A numerical framework to understand transitions in high-dimensional stochastic dynamical systems

Abstract: Dynamical systems methodology is a mature complementary approach to forward simulation which can be used to investigate many aspects of climate dynamics. With this paper, a review is given on the methods to analyse deterministic and stochastic climate models and show that these are not restricted to low-dimensional toy models, but that they can be applied to models formulated by stochastic partial differential equations. We sketch the numerical implementation of these methods and illustrate these by showing results for two canonical problems in climate dynamics.

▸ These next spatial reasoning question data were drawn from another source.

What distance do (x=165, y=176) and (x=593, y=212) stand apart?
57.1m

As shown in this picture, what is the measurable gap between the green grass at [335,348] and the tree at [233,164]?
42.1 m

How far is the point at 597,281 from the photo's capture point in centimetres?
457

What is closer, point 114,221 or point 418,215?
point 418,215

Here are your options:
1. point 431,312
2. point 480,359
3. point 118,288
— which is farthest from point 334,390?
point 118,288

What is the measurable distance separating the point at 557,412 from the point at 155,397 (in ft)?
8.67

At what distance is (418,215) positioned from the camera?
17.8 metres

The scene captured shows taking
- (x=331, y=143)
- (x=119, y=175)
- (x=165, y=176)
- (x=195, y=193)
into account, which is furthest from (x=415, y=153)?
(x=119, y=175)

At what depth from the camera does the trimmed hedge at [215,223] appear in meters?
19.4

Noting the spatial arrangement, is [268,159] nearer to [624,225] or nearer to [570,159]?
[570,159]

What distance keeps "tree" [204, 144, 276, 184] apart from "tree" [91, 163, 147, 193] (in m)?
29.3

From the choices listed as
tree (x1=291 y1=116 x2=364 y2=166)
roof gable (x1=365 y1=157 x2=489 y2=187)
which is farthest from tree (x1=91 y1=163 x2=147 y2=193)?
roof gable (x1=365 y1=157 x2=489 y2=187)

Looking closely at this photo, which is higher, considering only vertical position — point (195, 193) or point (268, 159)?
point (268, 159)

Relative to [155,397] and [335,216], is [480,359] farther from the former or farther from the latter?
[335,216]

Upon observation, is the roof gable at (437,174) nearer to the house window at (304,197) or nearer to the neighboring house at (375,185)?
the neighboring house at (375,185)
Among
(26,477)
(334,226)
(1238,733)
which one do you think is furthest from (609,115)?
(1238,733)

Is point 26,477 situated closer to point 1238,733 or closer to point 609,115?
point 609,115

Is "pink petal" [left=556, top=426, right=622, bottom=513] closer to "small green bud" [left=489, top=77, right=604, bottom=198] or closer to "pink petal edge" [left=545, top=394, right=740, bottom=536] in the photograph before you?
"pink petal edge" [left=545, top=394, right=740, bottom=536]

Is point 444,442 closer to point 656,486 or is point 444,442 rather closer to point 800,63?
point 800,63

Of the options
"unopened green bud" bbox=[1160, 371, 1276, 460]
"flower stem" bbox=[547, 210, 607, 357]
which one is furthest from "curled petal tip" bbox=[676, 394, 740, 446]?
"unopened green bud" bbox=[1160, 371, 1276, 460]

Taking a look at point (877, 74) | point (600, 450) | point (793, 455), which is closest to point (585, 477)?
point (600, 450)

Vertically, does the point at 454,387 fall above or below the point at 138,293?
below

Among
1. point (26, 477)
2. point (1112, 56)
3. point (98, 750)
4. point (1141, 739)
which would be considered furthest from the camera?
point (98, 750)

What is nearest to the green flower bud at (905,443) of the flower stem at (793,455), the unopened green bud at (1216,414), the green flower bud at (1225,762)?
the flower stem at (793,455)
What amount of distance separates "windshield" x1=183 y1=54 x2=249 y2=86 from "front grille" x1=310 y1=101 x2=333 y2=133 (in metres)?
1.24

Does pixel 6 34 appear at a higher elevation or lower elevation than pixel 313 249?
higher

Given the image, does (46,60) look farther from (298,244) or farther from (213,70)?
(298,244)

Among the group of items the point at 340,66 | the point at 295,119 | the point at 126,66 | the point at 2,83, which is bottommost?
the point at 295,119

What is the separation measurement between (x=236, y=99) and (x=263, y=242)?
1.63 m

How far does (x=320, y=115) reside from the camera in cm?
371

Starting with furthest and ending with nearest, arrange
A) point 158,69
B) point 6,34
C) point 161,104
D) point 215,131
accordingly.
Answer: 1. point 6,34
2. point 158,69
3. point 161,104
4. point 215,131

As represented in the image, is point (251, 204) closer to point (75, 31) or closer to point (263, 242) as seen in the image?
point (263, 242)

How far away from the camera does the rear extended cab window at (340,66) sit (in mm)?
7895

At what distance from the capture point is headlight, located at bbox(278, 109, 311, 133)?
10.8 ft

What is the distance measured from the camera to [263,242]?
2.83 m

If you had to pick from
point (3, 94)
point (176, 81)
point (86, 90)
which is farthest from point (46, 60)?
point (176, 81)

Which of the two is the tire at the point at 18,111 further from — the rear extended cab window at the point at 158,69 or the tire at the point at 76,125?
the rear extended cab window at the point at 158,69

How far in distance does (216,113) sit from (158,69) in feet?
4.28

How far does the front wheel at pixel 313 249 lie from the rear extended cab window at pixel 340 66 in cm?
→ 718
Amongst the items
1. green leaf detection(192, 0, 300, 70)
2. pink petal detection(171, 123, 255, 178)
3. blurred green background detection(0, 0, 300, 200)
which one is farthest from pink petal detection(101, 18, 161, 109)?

Combined Error Estimates for Local Fluctuations of SPDEs

Abstract: In this work, we study the numerical approximation of local fluctuations of certain classes of parabolic stochastic partial differential equations (SPDEs). Our focus is on effects for small spatially-correlated noise on a time scale before large deviation effects have occurred. In particular, we are interested in the local directions of the noise described by a covariance operator. We introduce a new strategy and prove a Combined ERror EStimate (CERES) for the five main errors: the spatial discretization error, the local linearization error, the noise truncation error, the local relaxation error to steady state, and the approximation error via an iterative low-rank matrix algorithm. In summary, we obtain one CERES describing, apart from modelling of the original equations and standard round-off, all sources of error for a local fluctuation analysis of an SPDE in one estimate. To prove our results, we rely on a combination of methods from optimal Galerkin approximation of SPDEs, covariance moment estimates, analytical techniques for Lyapunov equations, iterative numerical schemes for low-rank solution of Lyapunov equations, and working with related spectral norms for different classes of operators.